### Work required
If a record holds a picture, omit that picture and copy everything else exactly.

### The input
────
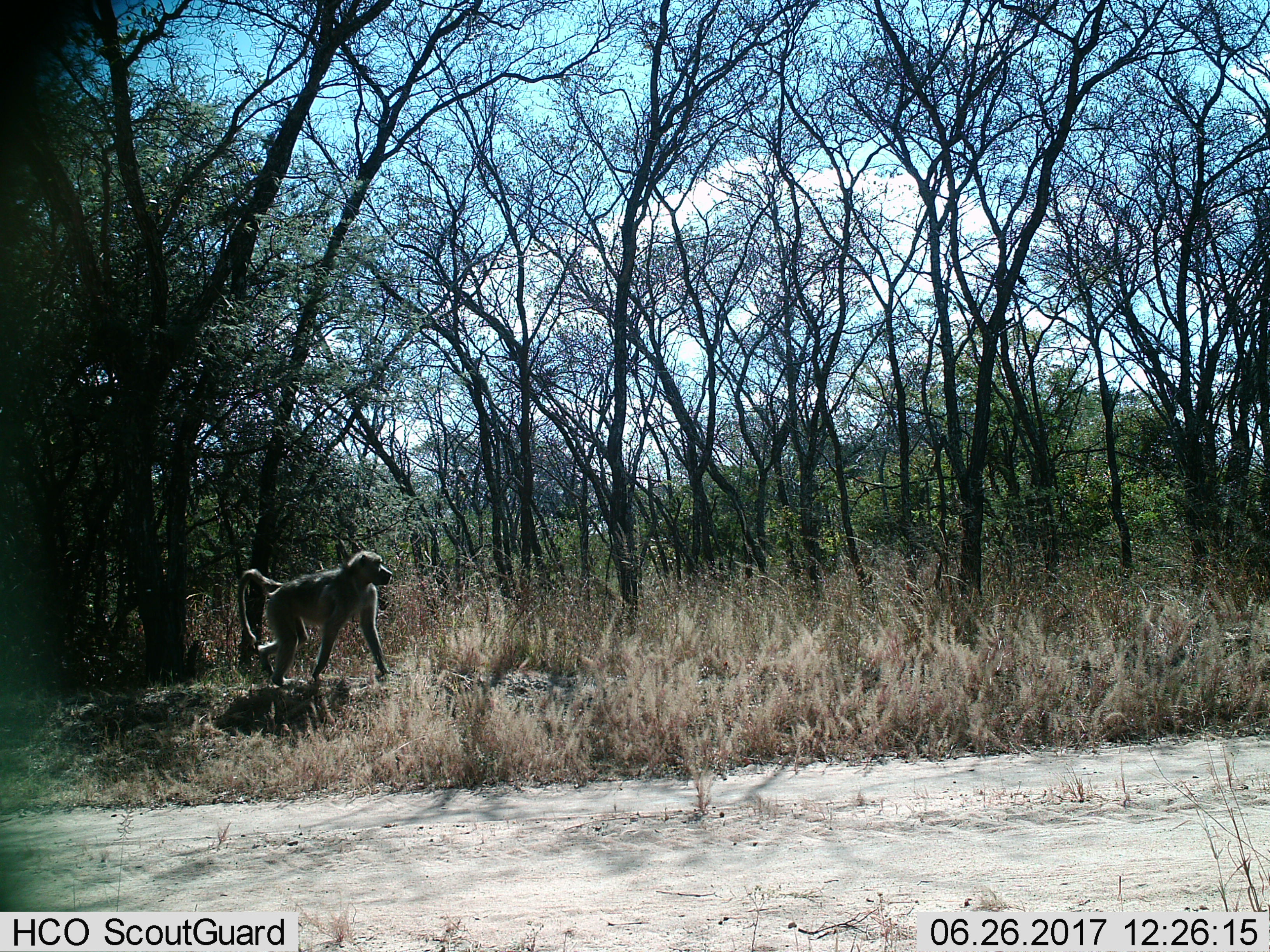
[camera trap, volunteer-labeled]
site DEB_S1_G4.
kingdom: Animalia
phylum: Chordata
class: Mammalia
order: Primates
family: Cercopithecidae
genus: Papio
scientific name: Papio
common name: baboon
Baboon (Papio), count 1. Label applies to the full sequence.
────
### Output of the task
[camera trap, volunteer-labeled]
site DEB_S1_G4.
kingdom: Animalia
phylum: Chordata
class: Mammalia
order: Primates
family: Cercopithecidae
genus: Papio
scientific name: Papio
common name: baboon
Baboon (Papio), count 1. Label applies to the full sequence.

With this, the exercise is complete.